Освобождение Эдирне дало Османской империи новую надежду на лучшее будущее. Османская армия доказала свою способность вернуть утраченные земли. «Отныне у нас есть армия, которой можно доверить защиту интересов страны, – ликовал Энвер, – армия, которая стала в тысячу раз более боеспособной, чем в начале этой удручающей войны, несмотря на все понесенные нами поражения». И хотя империя продолжала оплакивать свои территориальные потери в Северной Африке и на Балканах, она сохранила значительную по площади консолидированную территорию, охватывавшую турецкие и арабские провинции. Внутренняя связанность и закономерность существования такой азиатской мусульманской империи потенциально делали ее более устойчивой к внутренним и внешним вызовам по сравнению с прежней Османской империей{39}.

Возлагая надежды на лучшее будущее, младотурки, однако, хорошо осознавали, какие внутренние и внешние вызовы стояли перед империей. Они опасались того, что арабы могут не устоять перед призывами националистов, и рассматривали требования армян как угрозу существованию империи. Провинции в Восточной Анатолии, которые были в центре внимания армянских реформаторов, поддерживаемых европейскими державами, представляли собой жизненно важный центр Османской империи. Тесное взаимодействие между армянскими общинами по обе стороны русско-турецкой границы усугубляло опасность армянского сепаратизма.

Но главной угрозой для выживания Османской империи младотурки считали Россию. Имея территориальные притязания на земли в Восточной Анатолии, на проливы и даже на сам Стамбул, Россия открыто добивалась распада своего соседа. Османы понимали, что сдержать амбиции этой могущественной державы им под силу только в партнерстве с другими дружественными европейскими странами. Таким образом, Османская империя вступила в роковой 1914 год в поисках оборонительного союза. И эти поиски в результате привели османов к участию в очередной – Первой мировой – войне.

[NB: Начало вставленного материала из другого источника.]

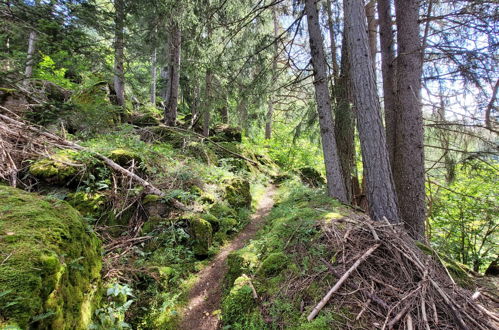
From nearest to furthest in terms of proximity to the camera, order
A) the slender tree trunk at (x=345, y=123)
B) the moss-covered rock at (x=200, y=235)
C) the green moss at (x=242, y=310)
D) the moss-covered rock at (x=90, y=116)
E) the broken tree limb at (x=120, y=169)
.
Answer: the green moss at (x=242, y=310), the moss-covered rock at (x=200, y=235), the broken tree limb at (x=120, y=169), the slender tree trunk at (x=345, y=123), the moss-covered rock at (x=90, y=116)

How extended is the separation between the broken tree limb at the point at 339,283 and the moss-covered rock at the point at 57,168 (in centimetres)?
460

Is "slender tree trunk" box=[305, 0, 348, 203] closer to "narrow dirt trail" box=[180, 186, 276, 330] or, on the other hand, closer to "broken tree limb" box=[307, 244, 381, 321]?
"narrow dirt trail" box=[180, 186, 276, 330]

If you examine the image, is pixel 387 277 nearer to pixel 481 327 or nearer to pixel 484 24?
pixel 481 327

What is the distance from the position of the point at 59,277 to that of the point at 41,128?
412 centimetres

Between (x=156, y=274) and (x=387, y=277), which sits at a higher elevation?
(x=387, y=277)

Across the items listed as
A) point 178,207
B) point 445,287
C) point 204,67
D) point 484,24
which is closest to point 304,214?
point 445,287

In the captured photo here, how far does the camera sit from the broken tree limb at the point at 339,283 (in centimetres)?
245

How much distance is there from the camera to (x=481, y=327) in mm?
2154

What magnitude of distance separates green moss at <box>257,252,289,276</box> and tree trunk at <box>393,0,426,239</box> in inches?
127

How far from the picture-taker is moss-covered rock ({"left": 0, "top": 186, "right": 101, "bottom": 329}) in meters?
1.72

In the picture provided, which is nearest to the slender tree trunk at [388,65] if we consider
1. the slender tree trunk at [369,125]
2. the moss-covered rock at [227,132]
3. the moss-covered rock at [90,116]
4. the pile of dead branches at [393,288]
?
the slender tree trunk at [369,125]

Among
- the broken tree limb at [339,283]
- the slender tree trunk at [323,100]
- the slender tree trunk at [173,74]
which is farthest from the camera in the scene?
the slender tree trunk at [173,74]

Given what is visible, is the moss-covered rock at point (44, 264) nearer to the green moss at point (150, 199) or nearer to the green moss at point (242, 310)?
the green moss at point (242, 310)

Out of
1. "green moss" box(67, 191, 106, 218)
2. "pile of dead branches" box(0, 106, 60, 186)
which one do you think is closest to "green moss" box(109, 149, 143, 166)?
"green moss" box(67, 191, 106, 218)
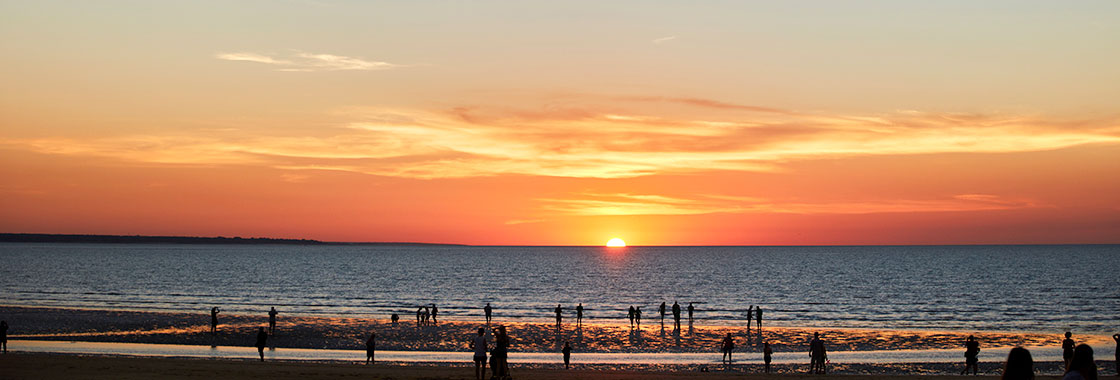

2. Мир перед Великой войной

Весна 1914 года породила новую волну оптимизма в Османской империи. Победа во Второй Балканской войне и возвращение Эдирне и Восточной Фракии привели к мощному подъему духа нации. После череды суровых военных лет с их застоем и затягиванием поясов османская экономика стала главным бенефициаром возвращения к мирной жизни. Помещики прогнозировали рекордные урожаи. В городах по всем турецким и арабским провинциям начался строительный бум. После того как морские пути были очищены от военных кораблей и мин, торговля возобновилась с новой силой. С расширением внешней торговли в страну пришли новейшие изобретения, которые менее чем в течение года были поставлены на службу военным целям.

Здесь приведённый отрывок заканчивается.